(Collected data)
● ● ● ● ● ● ●

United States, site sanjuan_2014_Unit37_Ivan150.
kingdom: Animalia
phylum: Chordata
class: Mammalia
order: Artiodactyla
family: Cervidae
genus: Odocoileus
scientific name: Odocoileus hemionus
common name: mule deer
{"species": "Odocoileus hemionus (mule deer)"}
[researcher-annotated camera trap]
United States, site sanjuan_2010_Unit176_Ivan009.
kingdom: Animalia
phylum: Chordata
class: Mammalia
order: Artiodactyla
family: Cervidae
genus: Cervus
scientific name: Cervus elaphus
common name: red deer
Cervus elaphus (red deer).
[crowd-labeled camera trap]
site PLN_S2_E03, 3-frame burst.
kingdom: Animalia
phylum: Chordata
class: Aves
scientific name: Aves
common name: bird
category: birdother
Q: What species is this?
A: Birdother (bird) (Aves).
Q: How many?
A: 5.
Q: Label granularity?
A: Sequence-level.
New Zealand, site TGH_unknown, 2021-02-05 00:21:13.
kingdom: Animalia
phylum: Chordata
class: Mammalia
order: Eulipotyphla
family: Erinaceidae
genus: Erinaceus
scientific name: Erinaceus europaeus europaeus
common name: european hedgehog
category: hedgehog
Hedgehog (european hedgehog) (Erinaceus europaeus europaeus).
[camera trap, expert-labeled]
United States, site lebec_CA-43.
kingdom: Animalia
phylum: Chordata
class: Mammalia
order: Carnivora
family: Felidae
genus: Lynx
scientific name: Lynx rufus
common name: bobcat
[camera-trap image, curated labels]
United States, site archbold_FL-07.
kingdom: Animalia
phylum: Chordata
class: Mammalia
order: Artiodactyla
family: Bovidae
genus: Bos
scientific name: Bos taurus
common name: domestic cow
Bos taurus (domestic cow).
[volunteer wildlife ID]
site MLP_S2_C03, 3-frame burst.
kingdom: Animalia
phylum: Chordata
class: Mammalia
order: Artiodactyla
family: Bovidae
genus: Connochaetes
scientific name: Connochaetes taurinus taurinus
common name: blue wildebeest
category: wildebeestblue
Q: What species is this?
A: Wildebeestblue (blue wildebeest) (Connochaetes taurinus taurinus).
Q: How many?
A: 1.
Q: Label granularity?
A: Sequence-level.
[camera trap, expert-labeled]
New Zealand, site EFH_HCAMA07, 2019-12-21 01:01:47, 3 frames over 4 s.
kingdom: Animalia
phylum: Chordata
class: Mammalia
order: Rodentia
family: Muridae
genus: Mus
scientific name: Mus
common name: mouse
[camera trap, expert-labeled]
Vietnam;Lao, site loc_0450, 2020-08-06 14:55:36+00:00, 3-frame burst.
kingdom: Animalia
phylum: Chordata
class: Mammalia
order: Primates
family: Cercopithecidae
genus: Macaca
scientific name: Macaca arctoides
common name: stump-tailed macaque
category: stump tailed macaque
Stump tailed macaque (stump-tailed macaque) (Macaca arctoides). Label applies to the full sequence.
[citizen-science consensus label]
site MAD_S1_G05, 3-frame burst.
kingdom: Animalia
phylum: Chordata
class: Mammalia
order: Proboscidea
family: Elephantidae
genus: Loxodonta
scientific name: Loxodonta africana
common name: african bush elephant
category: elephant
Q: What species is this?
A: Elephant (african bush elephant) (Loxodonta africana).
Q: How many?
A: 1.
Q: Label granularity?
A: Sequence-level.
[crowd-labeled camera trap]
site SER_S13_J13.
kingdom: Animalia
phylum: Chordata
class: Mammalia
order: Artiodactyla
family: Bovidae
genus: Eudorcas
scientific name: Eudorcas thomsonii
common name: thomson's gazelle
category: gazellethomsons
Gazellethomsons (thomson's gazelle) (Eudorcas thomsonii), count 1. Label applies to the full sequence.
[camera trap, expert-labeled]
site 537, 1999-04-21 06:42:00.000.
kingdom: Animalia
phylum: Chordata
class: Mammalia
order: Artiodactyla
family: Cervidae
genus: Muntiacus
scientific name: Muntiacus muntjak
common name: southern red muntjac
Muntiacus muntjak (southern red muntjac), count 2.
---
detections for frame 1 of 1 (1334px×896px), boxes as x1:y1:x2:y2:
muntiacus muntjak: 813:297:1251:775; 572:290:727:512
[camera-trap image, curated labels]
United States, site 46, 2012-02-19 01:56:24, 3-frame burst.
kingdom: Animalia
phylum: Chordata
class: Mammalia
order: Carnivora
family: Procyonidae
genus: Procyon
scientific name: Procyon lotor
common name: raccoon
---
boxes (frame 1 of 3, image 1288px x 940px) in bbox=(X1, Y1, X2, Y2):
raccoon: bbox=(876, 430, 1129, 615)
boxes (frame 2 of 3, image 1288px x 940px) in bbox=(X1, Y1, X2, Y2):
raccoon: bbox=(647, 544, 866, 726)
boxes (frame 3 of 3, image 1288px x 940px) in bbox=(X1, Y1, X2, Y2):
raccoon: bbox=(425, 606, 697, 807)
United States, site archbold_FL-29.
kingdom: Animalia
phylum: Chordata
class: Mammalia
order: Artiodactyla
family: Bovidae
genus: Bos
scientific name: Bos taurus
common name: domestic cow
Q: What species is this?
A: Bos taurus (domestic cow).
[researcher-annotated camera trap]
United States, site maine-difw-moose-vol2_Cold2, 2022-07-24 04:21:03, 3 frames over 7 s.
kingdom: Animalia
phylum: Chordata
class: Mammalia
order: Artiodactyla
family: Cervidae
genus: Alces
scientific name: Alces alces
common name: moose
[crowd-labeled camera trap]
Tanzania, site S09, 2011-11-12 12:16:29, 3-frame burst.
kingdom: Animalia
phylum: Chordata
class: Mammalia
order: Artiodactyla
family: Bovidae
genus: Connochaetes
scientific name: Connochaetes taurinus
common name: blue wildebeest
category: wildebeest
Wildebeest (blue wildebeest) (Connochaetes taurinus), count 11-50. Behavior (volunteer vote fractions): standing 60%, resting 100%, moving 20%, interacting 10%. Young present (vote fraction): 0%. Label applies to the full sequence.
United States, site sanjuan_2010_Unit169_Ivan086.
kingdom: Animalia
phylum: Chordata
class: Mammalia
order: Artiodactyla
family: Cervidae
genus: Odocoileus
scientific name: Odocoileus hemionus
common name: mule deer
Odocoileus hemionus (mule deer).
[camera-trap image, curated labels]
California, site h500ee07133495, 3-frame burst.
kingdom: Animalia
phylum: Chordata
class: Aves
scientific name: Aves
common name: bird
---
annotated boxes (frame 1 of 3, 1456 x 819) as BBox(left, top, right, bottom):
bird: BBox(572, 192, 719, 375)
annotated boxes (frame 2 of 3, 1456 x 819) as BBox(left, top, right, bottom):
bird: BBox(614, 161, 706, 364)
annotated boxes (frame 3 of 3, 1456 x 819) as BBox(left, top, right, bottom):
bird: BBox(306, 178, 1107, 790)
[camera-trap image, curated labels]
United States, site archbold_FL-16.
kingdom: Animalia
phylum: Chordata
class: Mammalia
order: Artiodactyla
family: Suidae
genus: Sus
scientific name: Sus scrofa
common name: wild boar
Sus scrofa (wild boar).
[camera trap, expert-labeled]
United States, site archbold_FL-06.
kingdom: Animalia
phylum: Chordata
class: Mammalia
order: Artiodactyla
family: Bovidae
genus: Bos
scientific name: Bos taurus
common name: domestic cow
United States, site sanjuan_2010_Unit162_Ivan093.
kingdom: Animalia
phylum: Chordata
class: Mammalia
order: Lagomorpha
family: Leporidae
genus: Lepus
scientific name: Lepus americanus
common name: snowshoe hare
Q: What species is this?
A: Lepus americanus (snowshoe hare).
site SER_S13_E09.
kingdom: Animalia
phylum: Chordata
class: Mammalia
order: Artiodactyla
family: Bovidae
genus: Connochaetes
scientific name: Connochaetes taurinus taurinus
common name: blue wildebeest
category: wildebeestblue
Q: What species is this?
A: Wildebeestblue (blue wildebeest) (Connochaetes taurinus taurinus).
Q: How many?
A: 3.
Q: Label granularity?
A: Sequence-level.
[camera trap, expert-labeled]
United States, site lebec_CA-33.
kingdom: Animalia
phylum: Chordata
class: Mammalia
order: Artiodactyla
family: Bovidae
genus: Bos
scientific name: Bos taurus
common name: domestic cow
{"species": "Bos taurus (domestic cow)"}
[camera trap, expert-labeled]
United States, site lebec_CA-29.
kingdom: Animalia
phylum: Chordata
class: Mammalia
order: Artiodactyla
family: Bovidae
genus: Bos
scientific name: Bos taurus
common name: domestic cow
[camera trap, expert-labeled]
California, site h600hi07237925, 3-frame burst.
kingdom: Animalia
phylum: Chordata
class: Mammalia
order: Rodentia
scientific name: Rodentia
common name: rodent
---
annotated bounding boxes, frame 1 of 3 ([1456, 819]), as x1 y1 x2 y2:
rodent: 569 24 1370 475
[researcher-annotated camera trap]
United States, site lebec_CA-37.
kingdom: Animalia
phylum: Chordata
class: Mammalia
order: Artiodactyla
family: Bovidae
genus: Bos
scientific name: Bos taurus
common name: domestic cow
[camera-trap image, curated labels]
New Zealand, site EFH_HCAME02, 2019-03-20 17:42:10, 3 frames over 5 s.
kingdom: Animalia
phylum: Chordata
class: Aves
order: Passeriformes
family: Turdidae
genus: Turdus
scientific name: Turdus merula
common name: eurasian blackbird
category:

● ● ● ● ● ● ●

- REQUIREMENT
Read through the entries and copy every line that includes "moose".

- TASK OUTPUT
United States, site maine-difw-moose-vol2_Cold2, 2022-07-24 04:21:03, 3 frames over 7 s.
common name: moose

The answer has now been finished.